%%

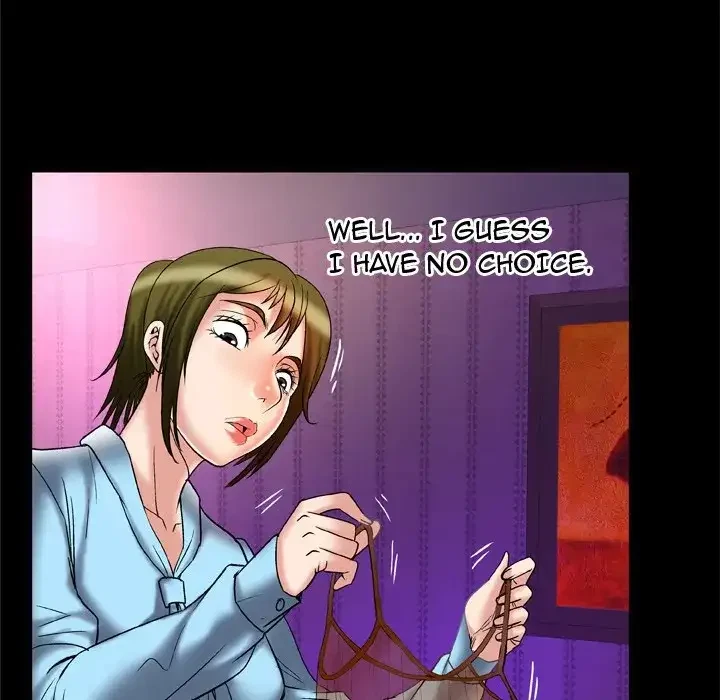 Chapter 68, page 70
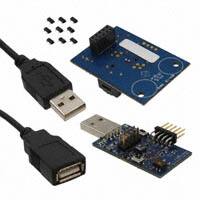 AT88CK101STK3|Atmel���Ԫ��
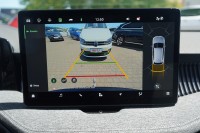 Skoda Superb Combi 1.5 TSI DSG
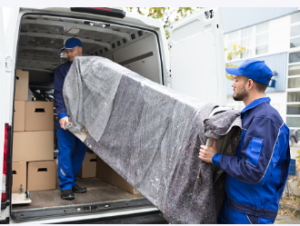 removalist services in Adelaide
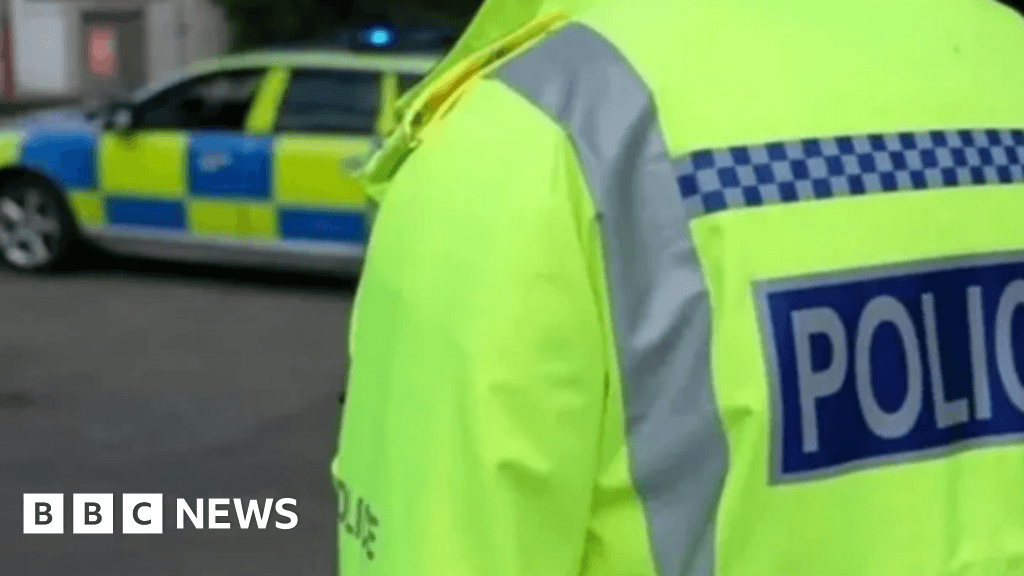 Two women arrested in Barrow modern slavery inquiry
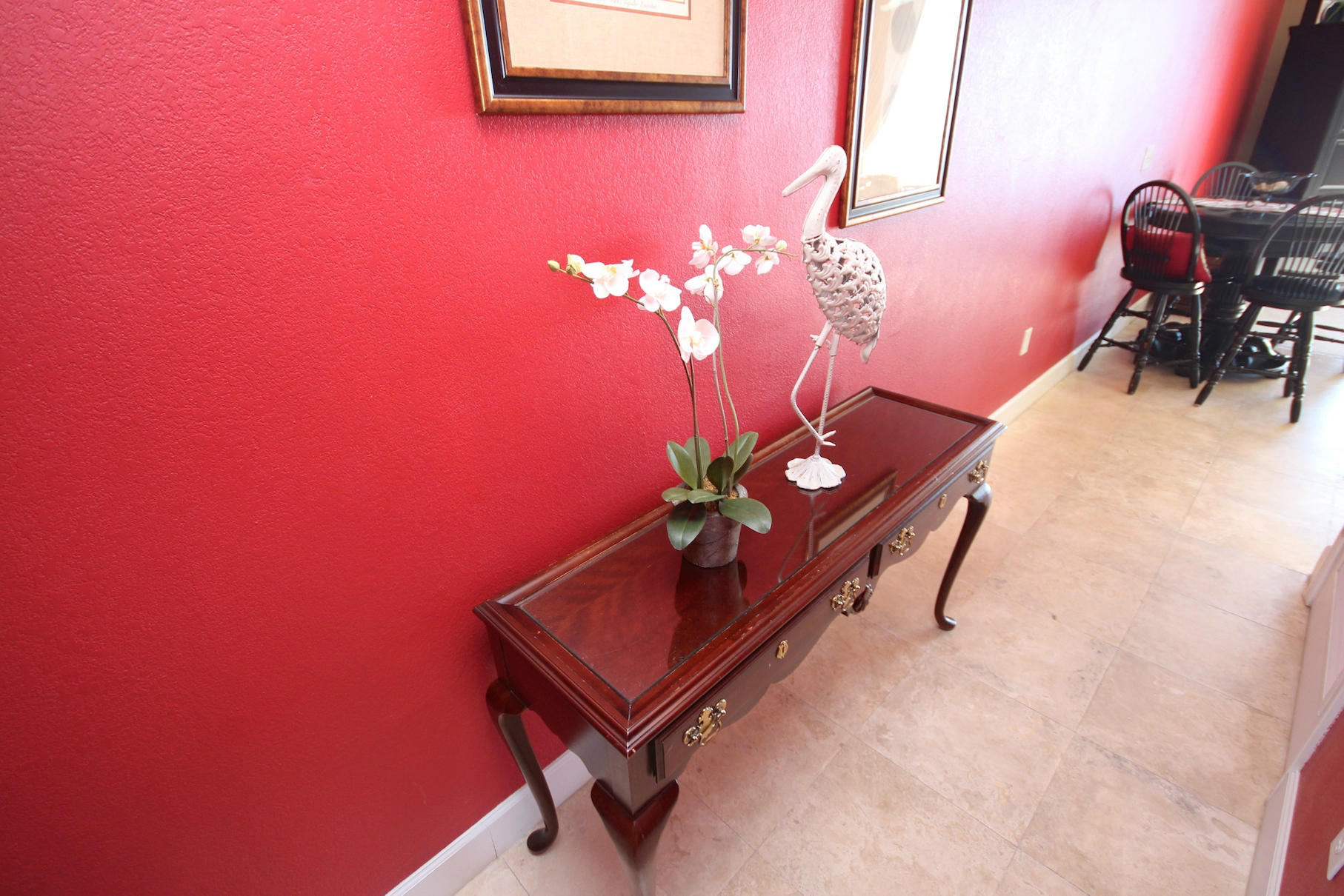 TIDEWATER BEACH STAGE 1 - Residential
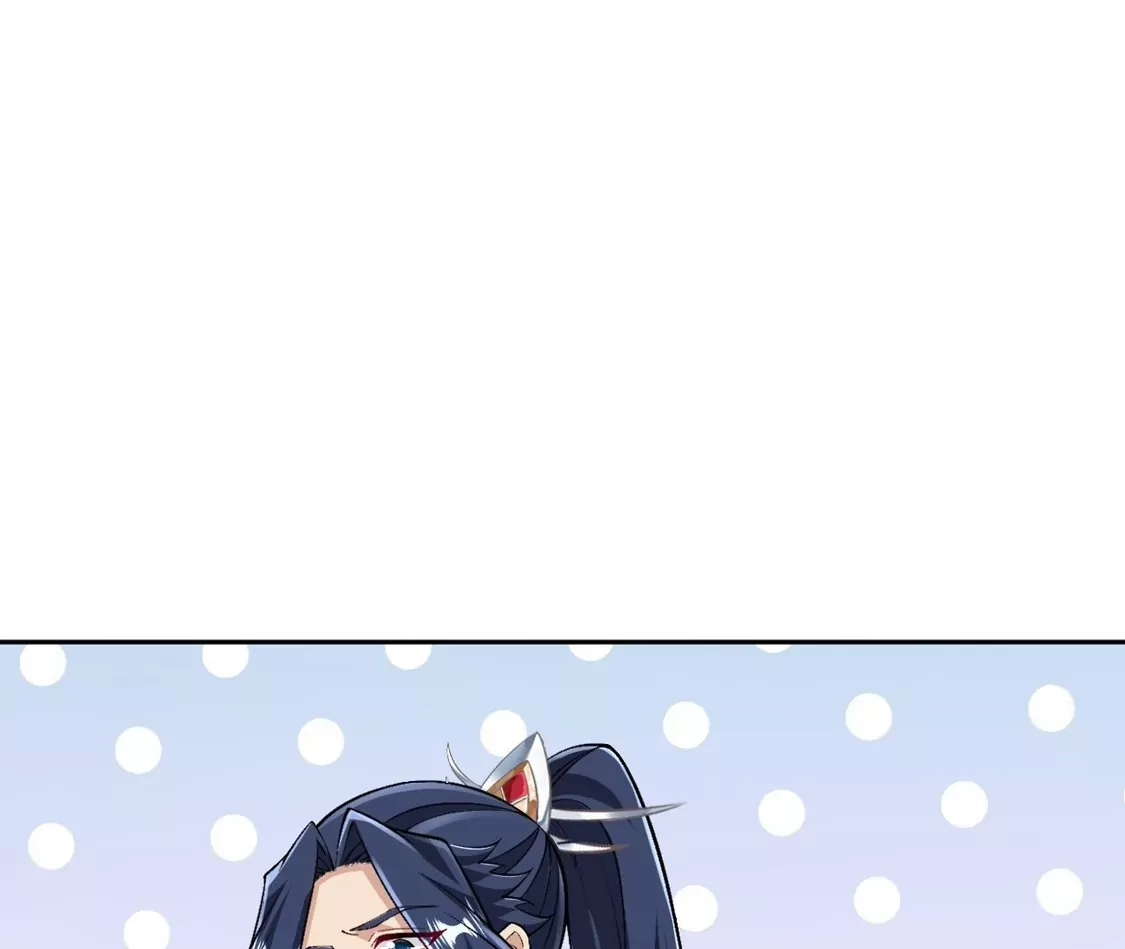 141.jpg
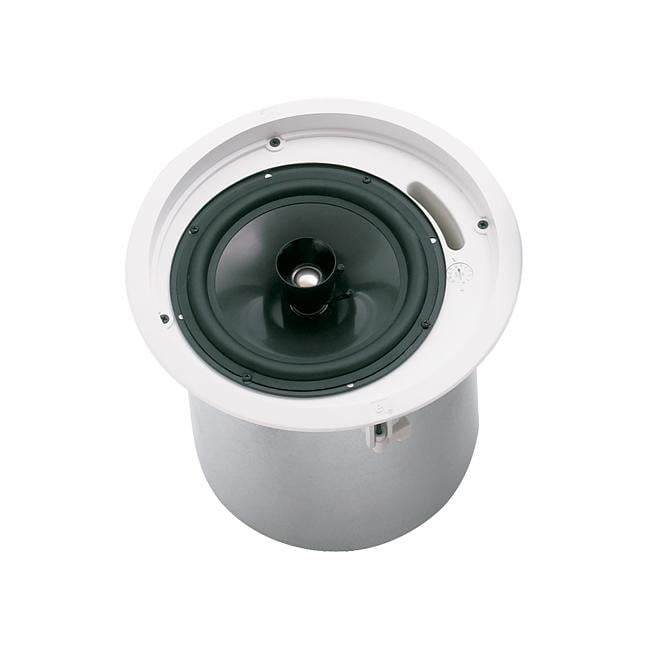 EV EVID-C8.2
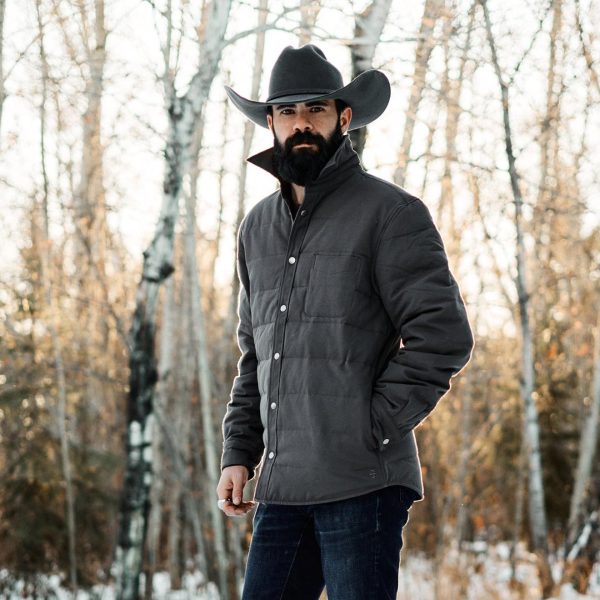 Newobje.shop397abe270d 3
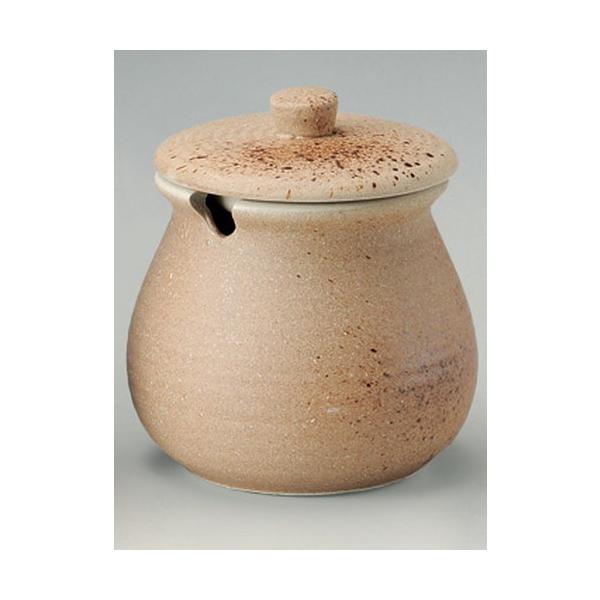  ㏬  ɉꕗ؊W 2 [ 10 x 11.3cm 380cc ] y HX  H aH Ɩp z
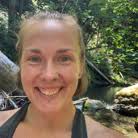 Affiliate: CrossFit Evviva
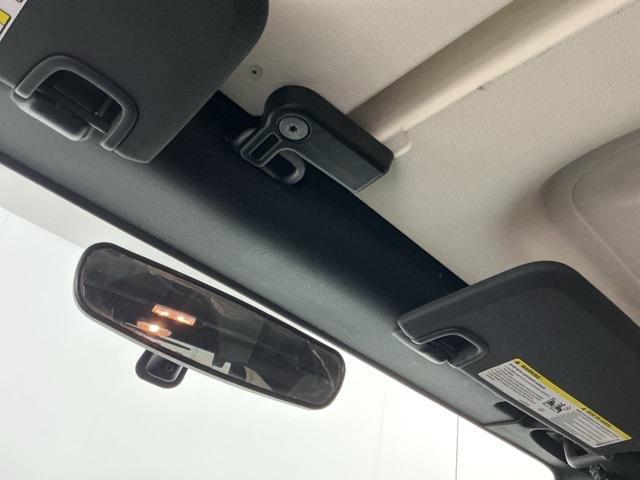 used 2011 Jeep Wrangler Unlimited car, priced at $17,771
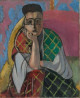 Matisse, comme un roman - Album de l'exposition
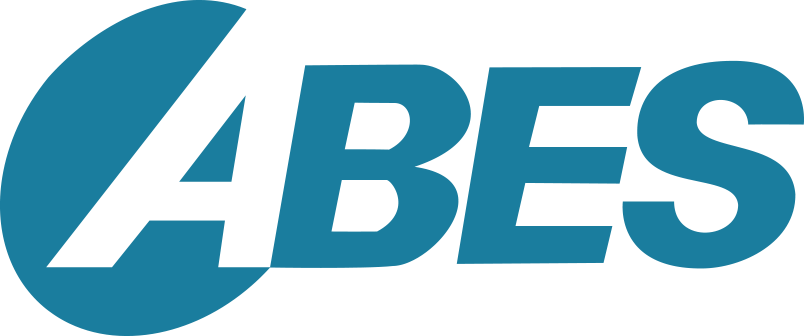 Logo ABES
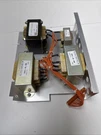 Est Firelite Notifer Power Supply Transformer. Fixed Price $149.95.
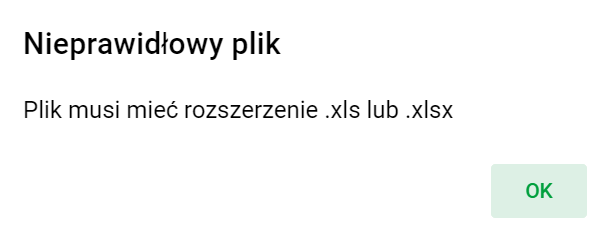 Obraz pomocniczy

%%

Give again, word for word, the lines above from the one with "TIDEWATER BEACH STAGE 1 - Residential" through the final line of the data, both ends included. Do not copy any picture.

▶ _Task response_:
 TIDEWATER BEACH STAGE 1 - Residential
 141.jpg
 EV EVID-C8.2
 Newobje.shop397abe270d 3
  ㏬  ɉꕗ؊W 2 [ 10 x 11.3cm 380cc ] y HX  H aH Ɩp z
 Affiliate: CrossFit Evviva
 used 2011 Jeep Wrangler Unlimited car, priced at $17,771
 Matisse, comme un roman - Album de l'exposition
 Logo ABES
 Est Firelite Notifer Power Supply Transformer. Fixed Price $149.95.
 Obraz pomocniczy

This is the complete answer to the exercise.